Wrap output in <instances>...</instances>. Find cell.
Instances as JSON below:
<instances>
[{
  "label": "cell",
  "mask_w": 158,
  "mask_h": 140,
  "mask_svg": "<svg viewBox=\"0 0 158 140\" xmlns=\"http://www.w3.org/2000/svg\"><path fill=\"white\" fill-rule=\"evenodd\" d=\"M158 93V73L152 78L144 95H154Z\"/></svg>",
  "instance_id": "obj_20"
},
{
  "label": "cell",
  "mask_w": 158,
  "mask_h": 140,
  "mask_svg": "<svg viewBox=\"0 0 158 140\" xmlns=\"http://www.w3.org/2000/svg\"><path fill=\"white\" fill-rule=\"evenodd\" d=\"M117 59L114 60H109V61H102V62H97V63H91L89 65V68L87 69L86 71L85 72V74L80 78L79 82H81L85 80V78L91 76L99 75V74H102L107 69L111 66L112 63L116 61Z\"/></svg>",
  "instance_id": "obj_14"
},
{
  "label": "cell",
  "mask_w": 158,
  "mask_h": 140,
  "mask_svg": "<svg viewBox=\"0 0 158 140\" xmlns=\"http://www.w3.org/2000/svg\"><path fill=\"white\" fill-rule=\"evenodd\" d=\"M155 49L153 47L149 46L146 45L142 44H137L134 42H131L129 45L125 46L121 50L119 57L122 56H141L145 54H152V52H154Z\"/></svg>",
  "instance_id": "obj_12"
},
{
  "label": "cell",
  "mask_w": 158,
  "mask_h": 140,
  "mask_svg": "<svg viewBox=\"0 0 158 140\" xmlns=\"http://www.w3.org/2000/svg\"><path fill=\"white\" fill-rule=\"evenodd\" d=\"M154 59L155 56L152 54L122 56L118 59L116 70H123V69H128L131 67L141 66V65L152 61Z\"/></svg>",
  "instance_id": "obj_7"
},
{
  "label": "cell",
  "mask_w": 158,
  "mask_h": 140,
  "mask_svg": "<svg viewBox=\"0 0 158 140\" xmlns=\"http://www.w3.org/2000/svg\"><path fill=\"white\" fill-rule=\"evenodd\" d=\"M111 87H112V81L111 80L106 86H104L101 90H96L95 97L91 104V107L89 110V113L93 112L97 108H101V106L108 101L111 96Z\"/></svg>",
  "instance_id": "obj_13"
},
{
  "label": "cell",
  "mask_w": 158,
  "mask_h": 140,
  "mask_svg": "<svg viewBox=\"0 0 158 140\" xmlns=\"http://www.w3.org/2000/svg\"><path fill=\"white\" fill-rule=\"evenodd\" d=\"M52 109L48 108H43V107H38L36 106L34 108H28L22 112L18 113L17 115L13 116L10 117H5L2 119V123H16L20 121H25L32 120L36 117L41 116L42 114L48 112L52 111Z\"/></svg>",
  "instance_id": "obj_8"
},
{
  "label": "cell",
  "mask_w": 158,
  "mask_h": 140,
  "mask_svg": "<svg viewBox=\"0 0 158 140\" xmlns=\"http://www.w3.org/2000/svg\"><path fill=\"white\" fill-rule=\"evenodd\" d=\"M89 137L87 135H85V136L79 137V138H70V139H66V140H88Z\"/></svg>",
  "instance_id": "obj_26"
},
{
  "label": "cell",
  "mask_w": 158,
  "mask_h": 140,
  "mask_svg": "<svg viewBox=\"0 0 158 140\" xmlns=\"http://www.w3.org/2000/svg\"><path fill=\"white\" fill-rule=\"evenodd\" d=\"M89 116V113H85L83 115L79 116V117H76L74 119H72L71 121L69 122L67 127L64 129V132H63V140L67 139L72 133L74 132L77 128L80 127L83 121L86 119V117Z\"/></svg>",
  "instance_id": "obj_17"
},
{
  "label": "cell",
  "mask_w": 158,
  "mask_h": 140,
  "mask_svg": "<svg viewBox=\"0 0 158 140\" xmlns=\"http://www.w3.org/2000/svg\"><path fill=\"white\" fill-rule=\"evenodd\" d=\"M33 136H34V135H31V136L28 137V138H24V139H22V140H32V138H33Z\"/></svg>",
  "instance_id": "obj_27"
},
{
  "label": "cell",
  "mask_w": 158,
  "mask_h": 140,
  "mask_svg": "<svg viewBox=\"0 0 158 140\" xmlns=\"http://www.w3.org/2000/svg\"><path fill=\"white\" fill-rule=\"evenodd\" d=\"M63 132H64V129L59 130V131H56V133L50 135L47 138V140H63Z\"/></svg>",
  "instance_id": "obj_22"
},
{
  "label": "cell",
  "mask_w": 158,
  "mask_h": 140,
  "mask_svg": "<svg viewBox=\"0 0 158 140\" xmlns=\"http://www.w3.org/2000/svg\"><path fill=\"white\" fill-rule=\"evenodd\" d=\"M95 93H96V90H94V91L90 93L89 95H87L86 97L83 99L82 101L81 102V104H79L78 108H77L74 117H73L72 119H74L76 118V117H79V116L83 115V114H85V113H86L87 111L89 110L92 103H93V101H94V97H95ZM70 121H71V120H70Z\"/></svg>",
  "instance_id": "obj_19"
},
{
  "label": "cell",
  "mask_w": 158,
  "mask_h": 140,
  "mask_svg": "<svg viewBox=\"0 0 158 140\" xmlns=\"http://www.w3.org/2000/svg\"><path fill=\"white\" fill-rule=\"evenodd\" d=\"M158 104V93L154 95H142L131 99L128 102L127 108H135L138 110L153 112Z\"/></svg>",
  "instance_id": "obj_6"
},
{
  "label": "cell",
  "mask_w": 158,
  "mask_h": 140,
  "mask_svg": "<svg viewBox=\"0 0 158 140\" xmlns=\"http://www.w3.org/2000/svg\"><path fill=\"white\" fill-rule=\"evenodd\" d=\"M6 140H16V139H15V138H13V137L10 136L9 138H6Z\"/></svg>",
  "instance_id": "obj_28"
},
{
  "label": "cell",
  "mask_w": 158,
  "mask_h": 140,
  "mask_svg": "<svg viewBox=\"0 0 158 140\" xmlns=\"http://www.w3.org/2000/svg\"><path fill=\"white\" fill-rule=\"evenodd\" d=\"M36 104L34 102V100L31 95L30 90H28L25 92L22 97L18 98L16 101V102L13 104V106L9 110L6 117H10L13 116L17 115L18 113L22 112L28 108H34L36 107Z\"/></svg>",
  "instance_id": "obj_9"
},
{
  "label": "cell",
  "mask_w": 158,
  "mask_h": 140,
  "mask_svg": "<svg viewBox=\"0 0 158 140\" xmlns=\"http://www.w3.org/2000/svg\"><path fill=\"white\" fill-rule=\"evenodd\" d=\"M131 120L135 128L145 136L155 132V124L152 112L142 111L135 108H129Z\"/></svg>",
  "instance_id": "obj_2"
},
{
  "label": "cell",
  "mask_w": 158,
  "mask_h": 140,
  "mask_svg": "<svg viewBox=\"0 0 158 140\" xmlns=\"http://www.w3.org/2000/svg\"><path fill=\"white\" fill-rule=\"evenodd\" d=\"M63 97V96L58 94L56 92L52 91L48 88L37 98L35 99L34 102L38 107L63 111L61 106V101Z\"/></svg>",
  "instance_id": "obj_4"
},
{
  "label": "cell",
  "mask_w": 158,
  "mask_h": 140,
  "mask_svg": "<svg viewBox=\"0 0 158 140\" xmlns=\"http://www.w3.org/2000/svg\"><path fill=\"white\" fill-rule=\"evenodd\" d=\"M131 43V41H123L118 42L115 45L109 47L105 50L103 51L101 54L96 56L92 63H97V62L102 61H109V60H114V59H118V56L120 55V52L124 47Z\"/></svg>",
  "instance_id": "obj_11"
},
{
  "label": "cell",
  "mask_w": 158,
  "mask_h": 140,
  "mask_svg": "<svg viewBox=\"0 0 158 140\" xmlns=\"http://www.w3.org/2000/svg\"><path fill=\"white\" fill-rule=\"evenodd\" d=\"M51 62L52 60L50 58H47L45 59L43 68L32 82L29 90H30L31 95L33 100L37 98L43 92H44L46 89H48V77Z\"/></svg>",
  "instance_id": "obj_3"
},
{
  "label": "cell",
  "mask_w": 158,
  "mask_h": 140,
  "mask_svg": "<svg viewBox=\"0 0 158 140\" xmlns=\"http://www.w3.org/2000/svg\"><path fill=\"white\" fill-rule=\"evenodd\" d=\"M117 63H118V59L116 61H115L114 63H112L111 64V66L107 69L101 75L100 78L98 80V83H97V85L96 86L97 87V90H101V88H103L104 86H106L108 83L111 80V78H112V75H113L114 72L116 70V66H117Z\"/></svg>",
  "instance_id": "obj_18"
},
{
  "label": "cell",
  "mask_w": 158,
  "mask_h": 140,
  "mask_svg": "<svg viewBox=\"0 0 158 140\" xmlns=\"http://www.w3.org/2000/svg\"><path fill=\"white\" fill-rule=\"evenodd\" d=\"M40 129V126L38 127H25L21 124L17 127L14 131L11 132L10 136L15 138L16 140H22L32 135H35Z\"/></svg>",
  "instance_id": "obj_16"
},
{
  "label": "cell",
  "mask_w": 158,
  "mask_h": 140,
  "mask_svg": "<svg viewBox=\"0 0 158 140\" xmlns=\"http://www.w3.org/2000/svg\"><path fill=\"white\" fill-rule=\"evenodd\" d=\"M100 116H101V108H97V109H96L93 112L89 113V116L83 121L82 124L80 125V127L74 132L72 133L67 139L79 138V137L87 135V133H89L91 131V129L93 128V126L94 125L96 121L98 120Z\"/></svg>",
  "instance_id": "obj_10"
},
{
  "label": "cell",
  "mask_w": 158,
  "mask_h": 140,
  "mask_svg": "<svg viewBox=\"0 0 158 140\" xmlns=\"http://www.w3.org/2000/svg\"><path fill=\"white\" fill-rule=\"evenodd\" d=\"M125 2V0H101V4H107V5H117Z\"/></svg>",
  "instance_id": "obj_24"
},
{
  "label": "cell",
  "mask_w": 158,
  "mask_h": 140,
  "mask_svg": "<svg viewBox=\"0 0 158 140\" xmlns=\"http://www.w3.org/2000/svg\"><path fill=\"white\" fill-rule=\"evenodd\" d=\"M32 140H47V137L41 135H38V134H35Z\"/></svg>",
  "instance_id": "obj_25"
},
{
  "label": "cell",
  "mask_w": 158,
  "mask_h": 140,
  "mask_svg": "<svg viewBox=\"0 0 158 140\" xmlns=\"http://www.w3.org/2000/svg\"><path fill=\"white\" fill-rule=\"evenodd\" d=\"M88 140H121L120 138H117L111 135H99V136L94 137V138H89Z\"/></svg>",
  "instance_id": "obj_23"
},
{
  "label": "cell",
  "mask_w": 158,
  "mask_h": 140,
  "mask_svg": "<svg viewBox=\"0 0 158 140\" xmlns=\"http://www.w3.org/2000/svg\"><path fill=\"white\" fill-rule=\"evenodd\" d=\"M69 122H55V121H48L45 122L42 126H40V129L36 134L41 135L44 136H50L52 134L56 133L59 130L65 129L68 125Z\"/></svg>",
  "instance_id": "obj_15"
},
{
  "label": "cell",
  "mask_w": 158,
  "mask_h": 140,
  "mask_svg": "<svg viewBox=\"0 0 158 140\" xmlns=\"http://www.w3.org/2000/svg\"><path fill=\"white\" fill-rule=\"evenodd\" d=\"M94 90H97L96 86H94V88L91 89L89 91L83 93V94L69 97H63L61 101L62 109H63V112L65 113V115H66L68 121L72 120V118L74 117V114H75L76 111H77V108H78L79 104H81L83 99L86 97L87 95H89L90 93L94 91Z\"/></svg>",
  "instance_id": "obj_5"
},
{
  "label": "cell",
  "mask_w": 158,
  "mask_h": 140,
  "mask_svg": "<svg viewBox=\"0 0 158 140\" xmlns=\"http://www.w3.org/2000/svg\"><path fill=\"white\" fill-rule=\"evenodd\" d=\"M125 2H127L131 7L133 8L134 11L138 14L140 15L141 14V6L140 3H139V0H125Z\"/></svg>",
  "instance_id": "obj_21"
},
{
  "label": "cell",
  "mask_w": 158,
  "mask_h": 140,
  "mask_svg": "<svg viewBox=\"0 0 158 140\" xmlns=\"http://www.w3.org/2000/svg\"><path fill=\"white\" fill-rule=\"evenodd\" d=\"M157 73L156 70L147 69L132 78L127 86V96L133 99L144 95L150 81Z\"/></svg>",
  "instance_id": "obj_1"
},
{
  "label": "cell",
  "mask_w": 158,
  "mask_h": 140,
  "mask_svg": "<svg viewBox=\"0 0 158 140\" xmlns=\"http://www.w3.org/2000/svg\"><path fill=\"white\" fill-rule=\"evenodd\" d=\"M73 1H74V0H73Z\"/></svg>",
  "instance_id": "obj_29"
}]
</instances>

== What the task asks ==
Quote the lines from the very first one up to and including the line that contains "49L153 47L149 46L146", reproducing each character for character.

== Output below ==
Wrap output in <instances>...</instances>. Find cell.
Instances as JSON below:
<instances>
[{
  "label": "cell",
  "mask_w": 158,
  "mask_h": 140,
  "mask_svg": "<svg viewBox=\"0 0 158 140\" xmlns=\"http://www.w3.org/2000/svg\"><path fill=\"white\" fill-rule=\"evenodd\" d=\"M158 93V73L152 78L144 95H154Z\"/></svg>",
  "instance_id": "obj_20"
},
{
  "label": "cell",
  "mask_w": 158,
  "mask_h": 140,
  "mask_svg": "<svg viewBox=\"0 0 158 140\" xmlns=\"http://www.w3.org/2000/svg\"><path fill=\"white\" fill-rule=\"evenodd\" d=\"M117 59L114 60H109V61H102V62H97V63H91L89 65V68L87 69L86 71L85 72V74L80 78L79 82H81L85 80V78L91 76L99 75V74H102L107 69L111 66L112 63L116 61Z\"/></svg>",
  "instance_id": "obj_14"
},
{
  "label": "cell",
  "mask_w": 158,
  "mask_h": 140,
  "mask_svg": "<svg viewBox=\"0 0 158 140\" xmlns=\"http://www.w3.org/2000/svg\"><path fill=\"white\" fill-rule=\"evenodd\" d=\"M155 49L153 47L149 46L146 45L142 44H137L134 42H131L129 45L125 46L121 50L119 57L122 56H141L145 54H152V52H154Z\"/></svg>",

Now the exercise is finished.